> **Provided text**
It all seemed so simple. Making sure we covered down on culture, automation, measurement, and sharing while observing the Three Ways would lead us to the land of well-oiled machines.

Given the problems that we were trying to solve, we started out focusing primarily on deploying and maintaining consistent systems and services. If we could do that right, then those services should be able to maintain themselves to a great extent, allowing us to finally have an environment deployed and managed by our analysts without any IT involvement, if the data requirement deemed it necessary. We heard some about that from Damon Edwards a little bit earlier.

So, to that end, we decided to come up with a collection of principles or behaviors derived from many conversations, books, podcasts, and articles. These principles read bottom-up and serve as guideposts to our decision-making.

When we start with system and service delivery, the main objective is that our environment must be cookie-cutter deployable, such that every system and service should be built from standardized templates and orchestrated by repeatable workflows, all of which are stored in a configuration management system. Service installation and configuration should be automated.

Then we can move to proactive management. This one is primarily focused on monitoring and alerting. All services should be instrumented to feed a central monitoring system with enough information to know whether or not the service is functioning as expected. We also have a schedule in place for updates to ensure that they are tested before being applied in production.

Which then brings us to consistent operations. This deals with making sure that all changes are tested in a development environment which mirrors all of the production ones. Changes are not made in prod. They are developed, tested, weighed, and measured in dev, and then deployed in prod.

Also, services should be architected to make it easier to simply redeploy a system rather than troubleshoot it and fix the problem. Troubleshooting in production should only occur on repeat failures which indicate a larger problem.

That brings us to self-service provisioning, the ultimate end-all, be-all. All of the previous principles build to allow a service to function in this manner, where a non-IT user can deploy, manage, maintain, and destroy needed services without any admin involvement.

Once the principles were in place, then we began to work. But first, we needed a space. We took over a room and tore out all the cubicles in it. Then we filled it with tables, chairs, computers, and monitors, and we painted all the walls with whiteboard paint.

We were sitting shoulder to shoulder, face to face. What happened was pretty amazing. None of us knew how to build what we needed to build. None of us could see the path from A to B.

But being that close to each other and watching everyone struggle, trying to figure out which way was up, we all started jumping in on all the problems. Conversations all over the room were being joined in by anyone who thought that they could help. Behaviors changed, bonds formed, respect was earned. We did more and learned more as a collective in about eight months than we had done in years.

Then we needed to expand, to scale out. The little team that got us started was growing as we incorporated more services, and the room that we were in just wasn't big enough to hold us. We also needed to bring in additional people to help us run it.

So we decided to move into our war room, which is JWAC's command hub for dealing with crises in the world, on the understanding that if a crisis came up, we'd move out. It's big, it's open, it can support a lot of people. Sounded like a great option.

So we moved in. We arranged all the teams to facilitate conversations within the teams and sat the operators right next to the engineers. Two things happened, one good and one bad.

The bad first. The behaviors that we had built in the smaller room with no walls began to fade in a much bigger room with short walls but really bad acoustics. People were less able to hear the problems other teams were dealing with and less likely to help out.

> **Dataset content**

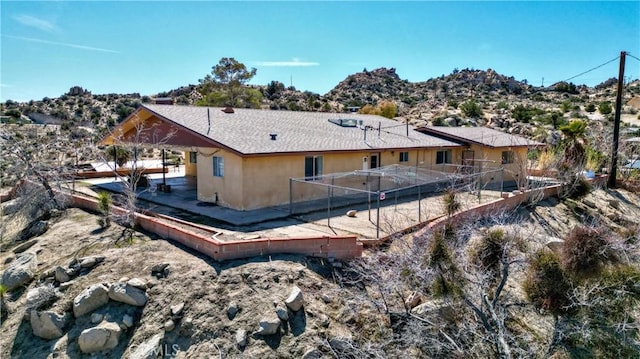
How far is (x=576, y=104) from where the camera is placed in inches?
2496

> **Requirement**
Update the passage between "Also, services should" and "with whiteboard paint.", inclusive, changing "cubicles" to "desks", and give that part again.

> **The reply**
Also, services should be architected to make it easier to simply redeploy a system rather than troubleshoot it and fix the problem. Troubleshooting in production should only occur on repeat failures which indicate a larger problem.

That brings us to self-service provisioning, the ultimate end-all, be-all. All of the previous principles build to allow a service to function in this manner, where a non-IT user can deploy, manage, maintain, and destroy needed services without any admin involvement.

Once the principles were in place, then we began to work. But first, we needed a space. We took over a room and tore out all the desks in it. Then we filled it with tables, chairs, computers, and monitors, and we painted all the walls with whiteboard paint.